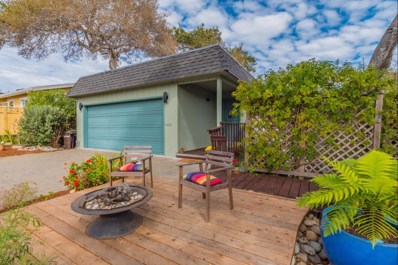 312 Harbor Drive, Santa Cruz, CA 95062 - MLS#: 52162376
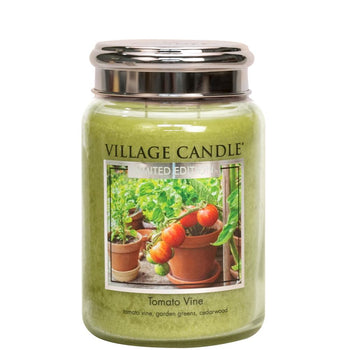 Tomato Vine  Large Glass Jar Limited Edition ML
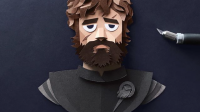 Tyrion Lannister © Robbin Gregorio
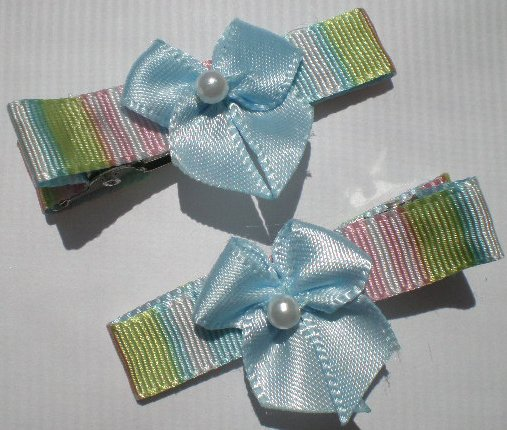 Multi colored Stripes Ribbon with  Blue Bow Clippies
========================
- _What the task requires_
Write out all of the data above exactly, without any of its pictures.

- _Task result_
 312 Harbor Drive, Santa Cruz, CA 95062 - MLS#: 52162376
 Tomato Vine  Large Glass Jar Limited Edition ML
 Tyrion Lannister © Robbin Gregorio
 Multi colored Stripes Ribbon with  Blue Bow Clippies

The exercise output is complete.